I especially liked the section where he hi lights Microsoft's hiring practice as one of the main differentiators from its competitors

""" So we had a very intensive interview process. The last interviewer was called the hiring manager, but after every interview, as the candidate left the office, the interviewer sent out an email and wrote the result of the interview. So by the end of the 6th interview, the hiring manager had all reviews but the one where the guy was at that time. The first word on the write-up had to be “hire” or “no-hire”. There wasn't any "maybe" or... "This guy would be good in some other group". It was ... “I would work with this guy” or not. “I think he would work into my group” or not. So the hiring manager then had all of these write-ups and all of these decisions or recommendations. And he would decide whether or not to offer the guy a job. If we offered the guy or gal a job, then the next day would be spent in trying to talk them into realizing how good it was to work at Microsoft; that it's a good place to live and all those things…being nice to them for a change.

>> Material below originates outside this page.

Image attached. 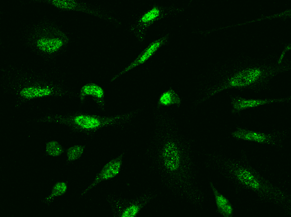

Of the 10 we'd bring back, we'd hire one. So we hired about 1 out of every 100 that we initially interviewed. So the total picture is: we've interviewed 10 guys, 8 times each - 80 interviews. We interviewed 100 guys one time, 100 interviews − so we've done about 200 interviews for every person we hired. If you think about hours - that's a lot of hours, and recruiters aren't going to do that. Recruiters aren't going to test coding ability. We had recruiters who managed the logistics and managed the reference checks. We also did aggressive reference checks − we had a whole series of questions we'd ask. Most people doing reference checks are trying to be kind and nice and so people aren't as accurate as you'd like them to be. So you come up with a whole set of questions like: “I know this guy is really good, but what is the one thing you'd counsel him to improve?” Or you'd try to get them to reveal what were some of the deficiencies"""

I think it's an inevitable transition that Google is going through right now. Probably Facebook, too.
Perhaps it is as simple as a direct consequence of the average age at the company?
Yea, old people are boring and suck. Wait I just turned 30. Crap!